Suggested steps to be taken by Financial Counterparties

The following are suggested steps that financial counterparties should consider taking (if not already done so) in order to ensure that they are in a position to comply with the relevant requirements under EMIR:-

(i) Establish clearing arrangements – In order to comply with the clearing obligation which is expected to come into play in 2014, counterparties who are not a clearing member of a CCP will need to enter into client clearing or indirect clearing arrangements with a broker. An indirect clearing arrangement is defined as a set of contractual relationships between the CCP, the clearing member, the client of a clearing member and indirect client (i.e. a client of a client of a clearing member) that allows the client of a clearing member to provide clearing services to an indirect client;

Where a clearing member is prepared to facilitate indirect clearing, any client of such a clearing member is permitted to provide indirect clearing services to one or more of its own clients, provided that the client of the clearing member is an authorised credit institution, investment firm or an equivalent third country credit institution or investment firm. The contractual terms of an indirect clearing arrangement must be agreed between the client of a clearing member and the indirect client, after consultation with the clearing member on the aspects that can impact the operations of the clearing member. Such terms must include contractual requirements on the client to honour all obligations of the indirect client towards the clearing member. These requirements must refer only to transactions arising as part of the indirect clearing arrangement, the scope of which must be clearly documented in the agreed contracts.

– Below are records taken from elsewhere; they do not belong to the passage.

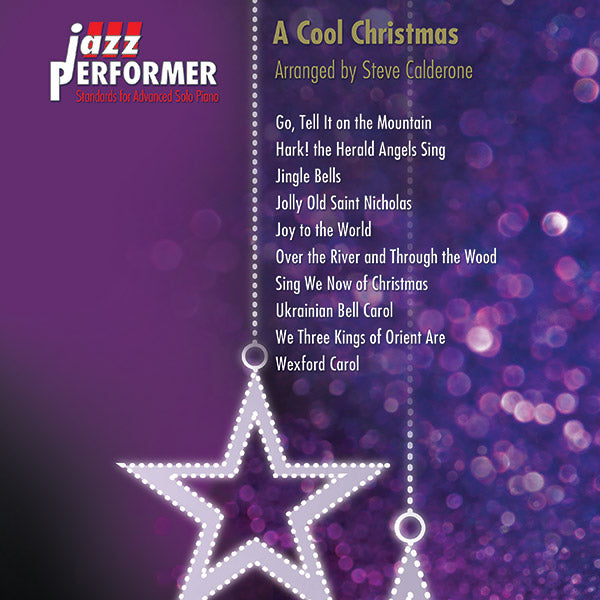 Jazz Performer: A Cool Christmas Cover Image
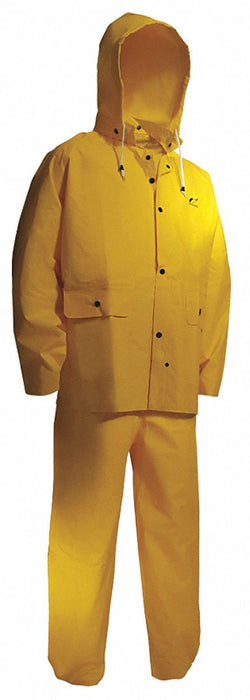 FR 3 Piece Rain Suit Yellow 2XL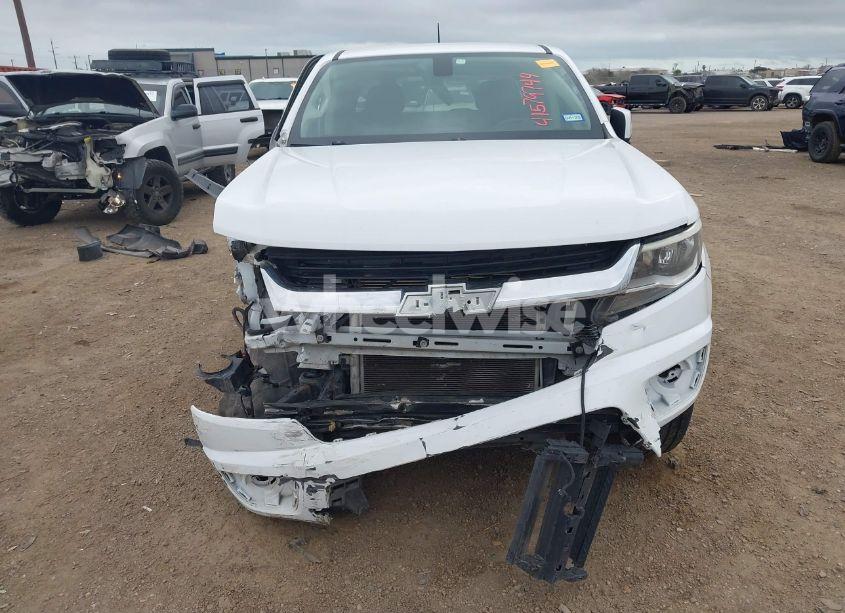 Photo 13 of 2015 Chevrolet Colorado LT (VIN 1GCGSBE30F1260120)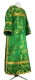 Clergy stikharion - metallic brocade BG3 (green-gold)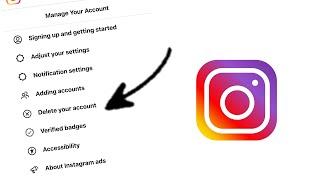 How to delete Instagram account permanently 2022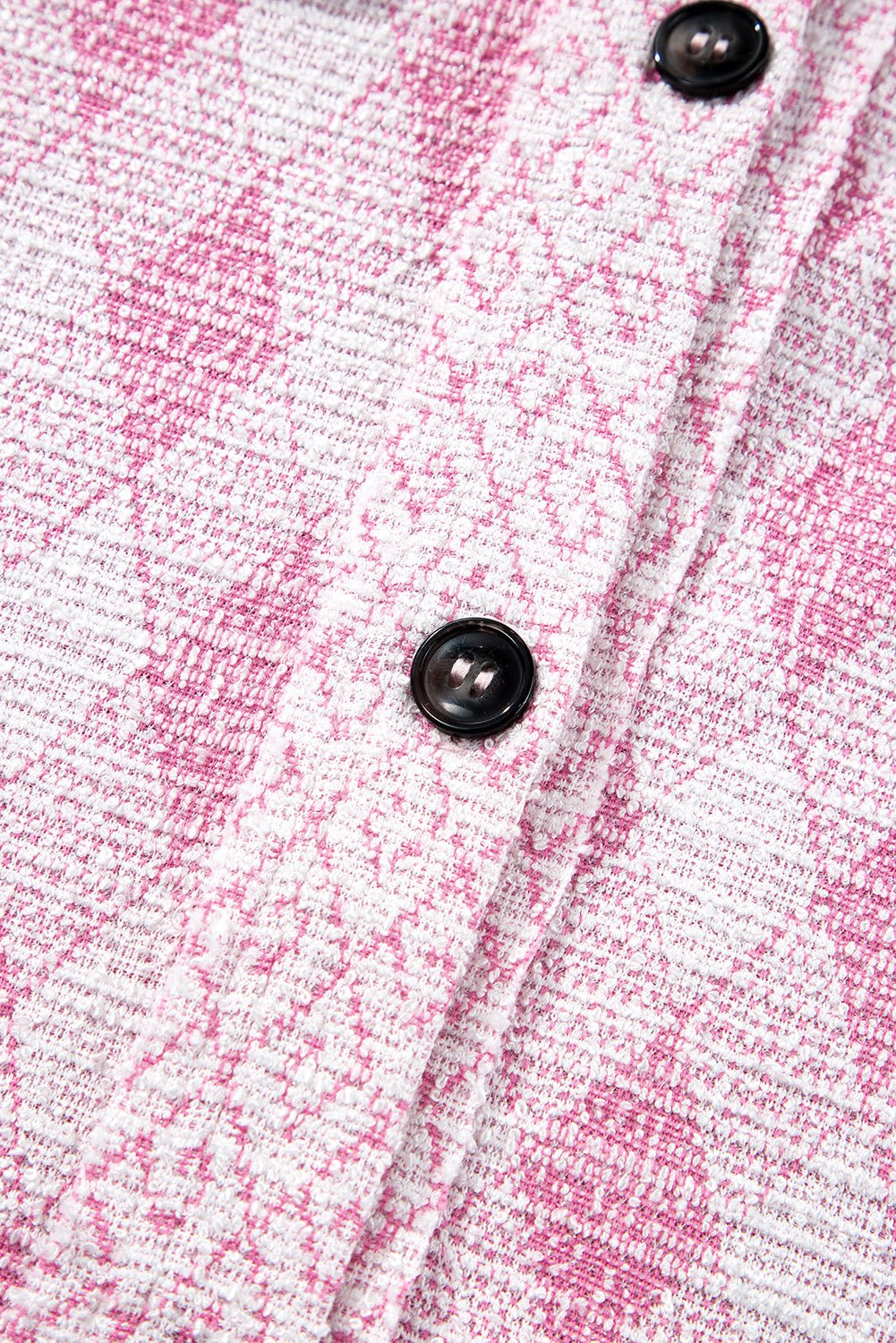 Drune | Karo Hemdjacke Baumwollmischung Bunt und Schick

(ii) Address risk management requirements for non-centrally cleared OTC derivative contracts by putting appropriate procedures and arrangements in place to measure, monitor and mitigate operational risk and counterparty credit risk. In addition priority needs to be given to those risk management requirements that apply from 15 March 2013 being the date of entry into force of the technical standards e.g. timely confirmations and valuations.

(iii) Take steps to ensure compliance with the reporting obligations to TRs. Will the counterparty report directly or rely on its counterparty or a third party in which case contractual commitments should be obtained? If a counterparty intends to report directly, the counterparty should commence discussions with applicable TRs.

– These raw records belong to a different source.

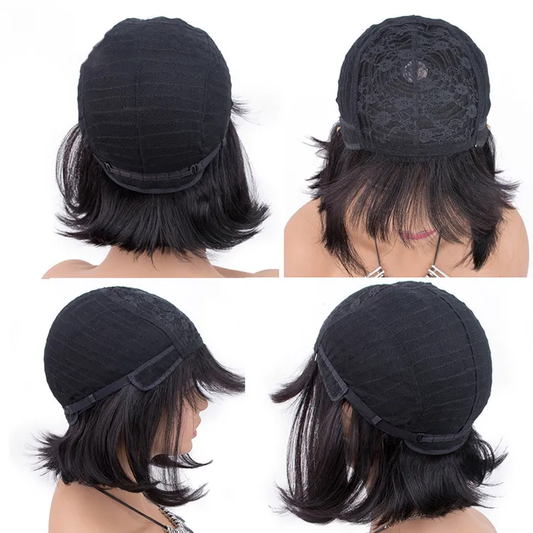Fringe Bob Wig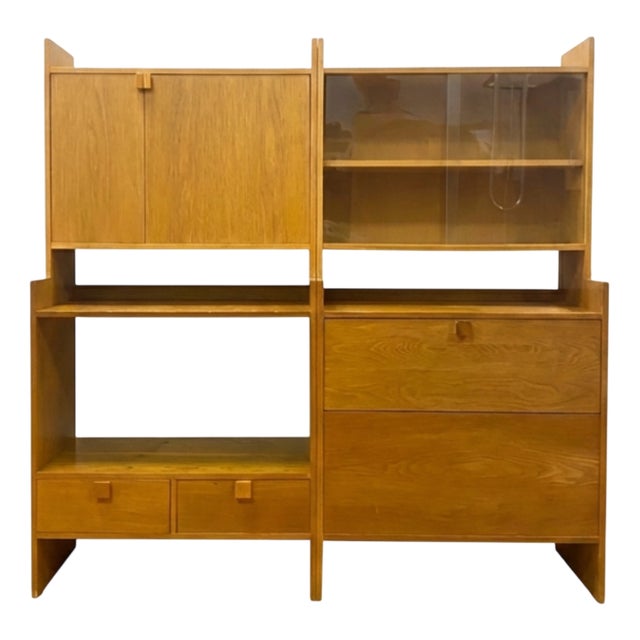 Vintage Extendable Chest of Drawers, 1960s, Set of 2 For Sale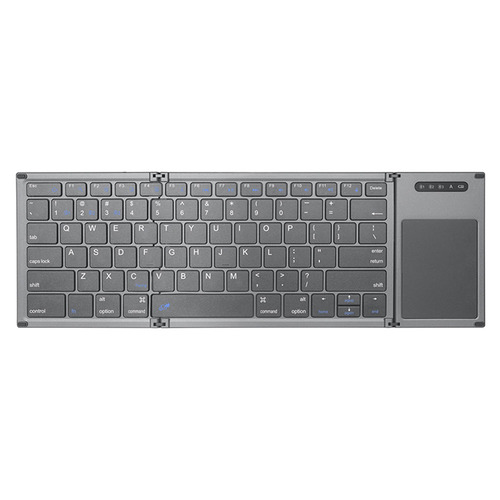 Grey Todo Folding Wireless Keyboard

(iv) Review of Documentation – Does existing bilateral OTC derivative documentation need to be amended to reflect EMIR requirements e.g. to address the risk mitigation requirements for non-centrally cleared OTC derivative contracts?

Footnotes

1 See Dillon Eustace Brochure issued in September 2012 in relation to EMIR on the Dillon Eustace website at the following link http://www.dilloneustace.ie/download/1/EMIR-%20September%202012.pdf

The content of this article is intended to provide a general guide to the subject matter. Specialist advice should be sought about your specific circumstances.